QUITO - Ecuador's armed forces on Tuesday said they would not allow ongoing protests against President Guillermo Lasso's economic policies to damage the country's democracy, as road blockades continued ahead of more planned demonstrations.

Thousands of indigenous protesters marched through Quito on Monday to demand a list of concessions from Lasso, including a fuel price cut, preventing further expansion of Ecuador's oil and mining industry, more time for farms to pay debt and budget increases for health and education.

Lasso said on Monday he responded to the demands in a communication with indigenous leaders.

He also expanded a state of exception decree - used in times of public order disruption - to six provinces from the previous three.

Residents of the capital awoke to find some roads closed and parts of the public transport system shuttered. Several major stores were not open.

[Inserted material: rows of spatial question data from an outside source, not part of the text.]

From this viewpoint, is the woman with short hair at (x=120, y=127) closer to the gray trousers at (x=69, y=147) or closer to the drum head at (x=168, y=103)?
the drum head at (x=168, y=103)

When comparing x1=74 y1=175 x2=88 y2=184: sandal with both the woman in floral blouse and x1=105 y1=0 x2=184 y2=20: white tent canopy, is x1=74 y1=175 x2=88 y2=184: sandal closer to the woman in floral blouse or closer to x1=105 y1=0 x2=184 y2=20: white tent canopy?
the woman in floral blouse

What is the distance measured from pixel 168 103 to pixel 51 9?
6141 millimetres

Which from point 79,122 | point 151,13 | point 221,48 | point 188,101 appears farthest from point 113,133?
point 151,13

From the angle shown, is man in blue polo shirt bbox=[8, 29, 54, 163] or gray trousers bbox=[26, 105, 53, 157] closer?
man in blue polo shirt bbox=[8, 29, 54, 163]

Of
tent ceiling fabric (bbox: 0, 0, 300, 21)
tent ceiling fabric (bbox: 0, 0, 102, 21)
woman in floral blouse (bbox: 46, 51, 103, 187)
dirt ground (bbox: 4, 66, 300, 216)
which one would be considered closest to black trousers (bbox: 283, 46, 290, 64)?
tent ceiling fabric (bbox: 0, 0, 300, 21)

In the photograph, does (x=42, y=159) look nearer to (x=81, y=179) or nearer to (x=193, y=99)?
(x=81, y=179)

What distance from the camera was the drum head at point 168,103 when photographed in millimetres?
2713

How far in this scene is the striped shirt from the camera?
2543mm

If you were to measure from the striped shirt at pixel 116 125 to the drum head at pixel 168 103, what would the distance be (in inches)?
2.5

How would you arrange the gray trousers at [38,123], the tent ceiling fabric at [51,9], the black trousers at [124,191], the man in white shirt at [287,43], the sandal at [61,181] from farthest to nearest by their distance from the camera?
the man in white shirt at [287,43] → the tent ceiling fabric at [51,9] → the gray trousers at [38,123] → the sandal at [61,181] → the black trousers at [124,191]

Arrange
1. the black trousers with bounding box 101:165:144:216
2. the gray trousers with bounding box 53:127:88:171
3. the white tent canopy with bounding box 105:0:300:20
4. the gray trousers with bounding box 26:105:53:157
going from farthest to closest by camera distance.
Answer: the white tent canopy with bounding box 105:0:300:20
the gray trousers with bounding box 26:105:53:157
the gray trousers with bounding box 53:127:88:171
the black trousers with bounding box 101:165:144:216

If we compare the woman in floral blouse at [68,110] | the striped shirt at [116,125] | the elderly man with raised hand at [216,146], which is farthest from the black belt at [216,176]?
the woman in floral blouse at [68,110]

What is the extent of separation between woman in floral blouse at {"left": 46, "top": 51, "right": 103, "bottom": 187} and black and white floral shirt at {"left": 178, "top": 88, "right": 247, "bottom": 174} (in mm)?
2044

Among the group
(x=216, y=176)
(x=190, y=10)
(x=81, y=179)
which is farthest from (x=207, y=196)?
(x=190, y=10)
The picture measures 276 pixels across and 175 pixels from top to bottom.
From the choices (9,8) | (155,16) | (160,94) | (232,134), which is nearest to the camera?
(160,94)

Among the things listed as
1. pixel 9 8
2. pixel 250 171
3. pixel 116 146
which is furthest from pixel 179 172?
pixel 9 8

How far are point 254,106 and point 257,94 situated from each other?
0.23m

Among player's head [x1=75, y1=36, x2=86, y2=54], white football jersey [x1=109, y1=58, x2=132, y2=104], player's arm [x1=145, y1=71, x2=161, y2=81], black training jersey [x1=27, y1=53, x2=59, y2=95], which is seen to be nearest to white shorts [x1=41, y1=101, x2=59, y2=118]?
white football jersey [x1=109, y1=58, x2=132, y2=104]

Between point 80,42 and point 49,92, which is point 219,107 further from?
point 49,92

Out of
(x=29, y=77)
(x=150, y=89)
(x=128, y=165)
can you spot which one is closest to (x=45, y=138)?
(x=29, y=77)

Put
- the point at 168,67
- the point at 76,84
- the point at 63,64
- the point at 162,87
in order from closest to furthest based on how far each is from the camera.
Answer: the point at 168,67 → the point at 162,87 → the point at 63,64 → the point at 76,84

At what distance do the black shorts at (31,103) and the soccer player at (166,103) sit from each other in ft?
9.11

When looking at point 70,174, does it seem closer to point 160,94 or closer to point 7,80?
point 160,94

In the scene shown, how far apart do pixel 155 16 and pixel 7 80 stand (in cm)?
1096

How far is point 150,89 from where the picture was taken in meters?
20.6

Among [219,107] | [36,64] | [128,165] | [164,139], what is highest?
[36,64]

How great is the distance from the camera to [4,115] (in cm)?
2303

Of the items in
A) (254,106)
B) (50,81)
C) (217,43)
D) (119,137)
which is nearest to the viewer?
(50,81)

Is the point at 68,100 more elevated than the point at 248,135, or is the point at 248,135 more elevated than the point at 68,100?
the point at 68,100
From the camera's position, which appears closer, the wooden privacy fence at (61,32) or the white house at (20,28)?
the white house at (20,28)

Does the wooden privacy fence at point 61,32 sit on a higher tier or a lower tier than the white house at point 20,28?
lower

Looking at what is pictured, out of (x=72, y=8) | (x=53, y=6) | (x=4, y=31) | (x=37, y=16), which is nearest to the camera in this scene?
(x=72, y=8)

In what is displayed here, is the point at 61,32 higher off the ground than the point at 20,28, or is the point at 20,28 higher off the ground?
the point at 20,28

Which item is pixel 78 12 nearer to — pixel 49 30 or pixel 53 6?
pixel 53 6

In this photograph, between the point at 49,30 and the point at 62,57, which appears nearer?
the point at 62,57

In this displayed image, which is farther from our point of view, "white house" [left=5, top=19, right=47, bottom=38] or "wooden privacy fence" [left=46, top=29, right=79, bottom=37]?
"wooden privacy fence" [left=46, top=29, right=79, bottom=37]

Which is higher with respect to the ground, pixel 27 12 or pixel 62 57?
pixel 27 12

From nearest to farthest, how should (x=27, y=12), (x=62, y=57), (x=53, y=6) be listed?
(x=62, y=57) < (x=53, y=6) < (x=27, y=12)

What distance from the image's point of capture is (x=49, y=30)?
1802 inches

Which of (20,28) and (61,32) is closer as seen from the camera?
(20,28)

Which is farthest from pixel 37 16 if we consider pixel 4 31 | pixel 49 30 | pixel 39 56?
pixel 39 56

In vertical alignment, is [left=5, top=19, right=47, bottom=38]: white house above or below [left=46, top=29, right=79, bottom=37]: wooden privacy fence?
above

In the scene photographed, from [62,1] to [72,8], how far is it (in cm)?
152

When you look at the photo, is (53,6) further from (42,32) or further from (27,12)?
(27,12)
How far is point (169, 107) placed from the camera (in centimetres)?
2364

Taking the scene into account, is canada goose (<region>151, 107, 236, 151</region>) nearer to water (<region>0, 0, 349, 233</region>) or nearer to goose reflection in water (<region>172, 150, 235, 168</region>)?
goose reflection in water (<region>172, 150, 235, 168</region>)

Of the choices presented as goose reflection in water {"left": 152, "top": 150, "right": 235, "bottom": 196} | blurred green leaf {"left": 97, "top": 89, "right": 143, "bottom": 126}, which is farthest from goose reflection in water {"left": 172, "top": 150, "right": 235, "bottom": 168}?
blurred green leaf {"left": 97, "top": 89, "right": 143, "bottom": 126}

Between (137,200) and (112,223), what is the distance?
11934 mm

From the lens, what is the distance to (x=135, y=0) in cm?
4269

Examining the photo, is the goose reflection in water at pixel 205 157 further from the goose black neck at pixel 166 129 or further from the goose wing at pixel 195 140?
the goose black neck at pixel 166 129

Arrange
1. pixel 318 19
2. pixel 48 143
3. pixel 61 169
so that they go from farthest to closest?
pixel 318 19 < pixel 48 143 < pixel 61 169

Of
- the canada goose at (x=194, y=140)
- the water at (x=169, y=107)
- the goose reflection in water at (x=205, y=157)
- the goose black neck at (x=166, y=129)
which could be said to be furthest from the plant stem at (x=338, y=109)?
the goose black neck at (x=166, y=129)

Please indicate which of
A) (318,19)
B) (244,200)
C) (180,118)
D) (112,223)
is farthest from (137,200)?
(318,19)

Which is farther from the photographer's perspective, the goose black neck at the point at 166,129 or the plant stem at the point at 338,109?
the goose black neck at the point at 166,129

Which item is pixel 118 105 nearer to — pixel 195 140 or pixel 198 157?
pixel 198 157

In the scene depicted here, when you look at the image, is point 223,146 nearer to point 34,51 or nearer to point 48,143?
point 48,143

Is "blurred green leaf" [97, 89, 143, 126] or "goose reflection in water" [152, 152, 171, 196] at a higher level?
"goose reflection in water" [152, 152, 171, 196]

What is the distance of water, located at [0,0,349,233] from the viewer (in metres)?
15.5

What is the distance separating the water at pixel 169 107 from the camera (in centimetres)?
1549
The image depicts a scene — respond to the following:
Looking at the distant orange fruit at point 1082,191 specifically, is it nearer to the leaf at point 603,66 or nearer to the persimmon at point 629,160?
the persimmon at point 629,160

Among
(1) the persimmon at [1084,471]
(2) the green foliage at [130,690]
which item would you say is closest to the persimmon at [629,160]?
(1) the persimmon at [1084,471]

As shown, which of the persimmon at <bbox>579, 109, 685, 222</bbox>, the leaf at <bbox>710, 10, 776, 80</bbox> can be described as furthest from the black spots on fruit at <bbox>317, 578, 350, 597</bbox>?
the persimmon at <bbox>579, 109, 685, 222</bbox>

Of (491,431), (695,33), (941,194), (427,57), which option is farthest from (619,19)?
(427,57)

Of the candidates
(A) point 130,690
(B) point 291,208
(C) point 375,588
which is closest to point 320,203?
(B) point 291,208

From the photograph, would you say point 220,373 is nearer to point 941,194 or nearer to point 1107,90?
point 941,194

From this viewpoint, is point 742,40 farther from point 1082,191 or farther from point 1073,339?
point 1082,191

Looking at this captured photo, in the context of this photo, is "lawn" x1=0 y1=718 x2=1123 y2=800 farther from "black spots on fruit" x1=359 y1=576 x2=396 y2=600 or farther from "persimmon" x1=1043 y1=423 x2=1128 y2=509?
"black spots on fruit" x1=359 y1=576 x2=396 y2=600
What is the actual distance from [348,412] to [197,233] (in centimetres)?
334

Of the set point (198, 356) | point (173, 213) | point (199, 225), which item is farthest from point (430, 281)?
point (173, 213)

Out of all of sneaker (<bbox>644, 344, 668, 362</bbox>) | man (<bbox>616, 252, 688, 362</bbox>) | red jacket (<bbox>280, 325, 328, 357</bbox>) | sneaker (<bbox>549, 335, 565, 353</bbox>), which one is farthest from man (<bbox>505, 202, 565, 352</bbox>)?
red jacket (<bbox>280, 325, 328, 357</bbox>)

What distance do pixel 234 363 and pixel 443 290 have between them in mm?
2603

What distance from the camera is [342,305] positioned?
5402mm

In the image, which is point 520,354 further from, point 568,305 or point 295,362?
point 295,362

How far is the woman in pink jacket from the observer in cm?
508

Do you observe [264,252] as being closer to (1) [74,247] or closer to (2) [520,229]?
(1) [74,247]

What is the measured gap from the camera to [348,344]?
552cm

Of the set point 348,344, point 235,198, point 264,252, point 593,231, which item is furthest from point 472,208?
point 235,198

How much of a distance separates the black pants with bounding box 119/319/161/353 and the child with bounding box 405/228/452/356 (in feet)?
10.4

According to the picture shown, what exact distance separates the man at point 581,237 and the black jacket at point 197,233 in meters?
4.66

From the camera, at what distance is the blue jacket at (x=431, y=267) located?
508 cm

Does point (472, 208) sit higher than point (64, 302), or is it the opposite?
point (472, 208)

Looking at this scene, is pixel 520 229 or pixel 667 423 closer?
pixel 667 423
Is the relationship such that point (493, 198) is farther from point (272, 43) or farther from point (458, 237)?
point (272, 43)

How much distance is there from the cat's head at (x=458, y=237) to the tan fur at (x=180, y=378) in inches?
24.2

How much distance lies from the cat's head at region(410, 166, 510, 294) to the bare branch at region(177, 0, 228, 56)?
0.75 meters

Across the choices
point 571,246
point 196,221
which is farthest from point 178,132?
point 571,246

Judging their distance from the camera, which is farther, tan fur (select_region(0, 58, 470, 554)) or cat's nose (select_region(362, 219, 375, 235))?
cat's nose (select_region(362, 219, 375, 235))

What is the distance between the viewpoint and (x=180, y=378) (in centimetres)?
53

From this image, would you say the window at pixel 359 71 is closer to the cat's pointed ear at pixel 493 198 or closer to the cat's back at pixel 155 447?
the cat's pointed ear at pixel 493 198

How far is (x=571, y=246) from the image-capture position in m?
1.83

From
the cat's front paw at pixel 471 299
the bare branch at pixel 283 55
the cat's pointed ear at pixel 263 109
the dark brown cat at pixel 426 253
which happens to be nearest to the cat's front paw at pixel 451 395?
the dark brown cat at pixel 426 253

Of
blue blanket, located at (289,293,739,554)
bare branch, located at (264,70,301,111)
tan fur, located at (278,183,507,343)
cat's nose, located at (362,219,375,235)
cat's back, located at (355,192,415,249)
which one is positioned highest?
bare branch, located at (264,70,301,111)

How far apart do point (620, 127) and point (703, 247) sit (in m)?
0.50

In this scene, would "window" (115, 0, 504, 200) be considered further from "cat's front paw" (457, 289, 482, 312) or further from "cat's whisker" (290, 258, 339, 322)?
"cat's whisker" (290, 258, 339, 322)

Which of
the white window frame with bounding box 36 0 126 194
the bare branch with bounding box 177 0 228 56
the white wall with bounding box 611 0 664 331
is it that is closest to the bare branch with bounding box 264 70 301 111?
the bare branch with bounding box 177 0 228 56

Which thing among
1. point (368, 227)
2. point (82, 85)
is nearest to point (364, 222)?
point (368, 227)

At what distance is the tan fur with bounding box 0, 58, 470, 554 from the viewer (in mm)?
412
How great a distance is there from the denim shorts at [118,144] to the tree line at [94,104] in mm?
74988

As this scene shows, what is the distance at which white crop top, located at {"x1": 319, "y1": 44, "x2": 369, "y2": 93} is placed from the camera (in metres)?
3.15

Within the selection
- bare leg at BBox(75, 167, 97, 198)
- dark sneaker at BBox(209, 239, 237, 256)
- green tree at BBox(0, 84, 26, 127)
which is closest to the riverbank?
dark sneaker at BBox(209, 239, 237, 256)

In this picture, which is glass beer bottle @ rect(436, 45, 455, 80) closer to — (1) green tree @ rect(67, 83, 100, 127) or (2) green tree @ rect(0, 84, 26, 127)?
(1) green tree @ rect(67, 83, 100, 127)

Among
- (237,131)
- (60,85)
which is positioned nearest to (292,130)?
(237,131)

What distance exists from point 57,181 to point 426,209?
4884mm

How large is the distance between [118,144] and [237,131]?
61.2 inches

Major highways into Quito have been blocked since protests began a week ago.

The city's airport said some national and international flights were being affected.

Indigenous demonstrators attempted early on Tuesday to gather at a university for fresh protests, but were dispersed by security forces.

"The armed forces will not allow constitutional order to be broken or any action against democracy and the laws of the republic," Defense Minister Luis Lara, accompanied by military commanders, told journalists.

"We urge Ecuadoreans toward national unity," he said, adding that drug traffickers and organized crime were behind the violence that had broken out at the protests. At least 55 protesters and 61 members of the security forces have been injured in the violence.

Lasso, who took office 13 months ago, has repeatedly blamed drug gangs for rising violence, including prison riots which have killed hundreds.

"This uprising is because of poverty and inequality," said Leonidas Iza, leader of CONAIE, an indigenous group. "No one is against anyone. We are against corruption, the injustice which has caused a deterioration in the majority of Ecuadorean society."

Fuel subsidies cost the government some $2.8 billion a year.

The protests have prevented some 102,000 barrels of crude from being produced, the energy ministry said in a statement. State-run oil company Petroecuador declared force majeure on Saturday.